I fatti di Crans-Montana sono ancora negli occhi di tutti. La notte di Capodanno, ricordiamo, all'interno del bar «La Constellation» sono morte 40 persone e 116 sono rimaste ferite. Il motivo? Un incendio scoppiato all'interno del locale. Le autorità vallesane stanno indagando sulla vicenda, ma parallelamente c'è un processo mediatico. Sulla stampa italiana i toni sono spesso accesi e il dito è puntato contro la Svizzera. «In Italia non sarebbe mai successo», scrivono. Ma queste accuse sono esagerate o giustificate? «Il derby Berna-Roma suscita molta passione, ma non è l'aspetto più rilevante», ha risposto all'interno di «Radar», in onda su Teleticino, l'avvocato Edy Salmina. «Un fatto del genere suscita una pluralità di reazioni, ma si fa fatica ad accettare che un procedimento penale abbia logiche sue e non sia una mera reazione che segue le stesse logiche del fatto». Un procedimento penale, ha aggiunto, «è un'investigazione, è un fatto che deve seguire regole e non clamori. Lo dico nell'interesse di tutti, forse in primo luogo delle vittime e delle loro famiglie che hanno diritto a non essere portate a credere che qualcuno voglia nascondere quanto successo. Questo non lo si può né dire né sapere».

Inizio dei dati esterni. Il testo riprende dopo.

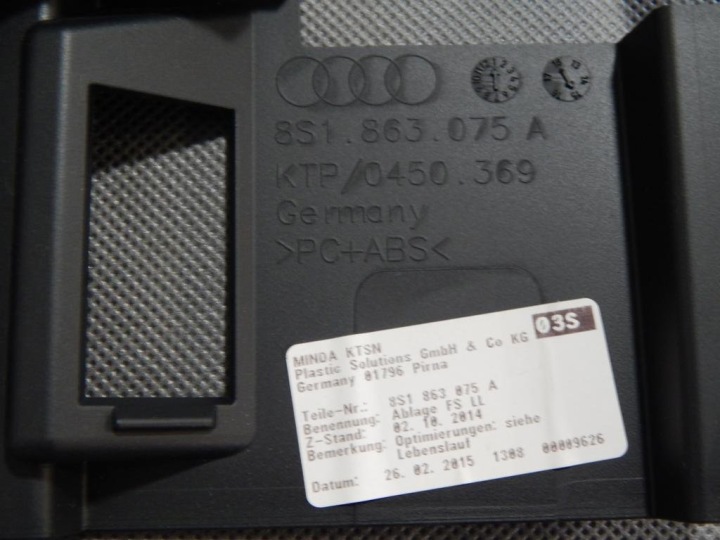 AUDI TT 8S PROTECTION SOUS DIRECTION 8S1863075A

«Solo un giudice può parlare di errori»
La maggior parte delle critiche mosse nei confronti del procedimento penale «non tengono conto di una circostanza elementare: se l'indipendenza della giustizia viene rispettata, allora bisogna ammettere che solo un giudice può dire se c'è stato un errore o meno. Lo può dire solo dopo aver sentito tutte le parti. Gli osservatori non possono dirlo, così come le parti, il cui punto di vista non può essere quello di un giudizio, ma è quello di un'opinione». Una dinamica «preoccupante, che si inserisce nella sovrapposizione tra fatti e opinioni che è tra le caratteristiche della nostra epoca contemporanea. Le opinioni sono libere, ma non lo sono i fatti».
«Il clamore è giustificato, ma non è un elemento»
Il clamore suscitato dai fatti «è giustificato, ma non è un elemento, è una rivendicazione. Solo conoscendo i dettagli dell'indagine è possibile valutare se ogni elemento presentato come errore a livello mediatico può essere giudicato tale». Questo, sottolinea sempre Salmina, perché «ogni aspetto può contenere un errore monumentale, così come uno ininfluente oppure non contenerne alcuno o addirittura potrebbe avere qualcosa di apprezzabile. Uh esempio concreto è l'arresto avvenuto solo in un secondo momento del gerente, che potrebbe far pensare a un errore della giustizia, ma senza conoscere ogni aspetto possiamo solo muovere una critica, che resta una semplice opinione. Come detto, solo un giudice potrà parlare di errori e lo potrà fare valutando tutti gli elementi e sentendo tutte la parti».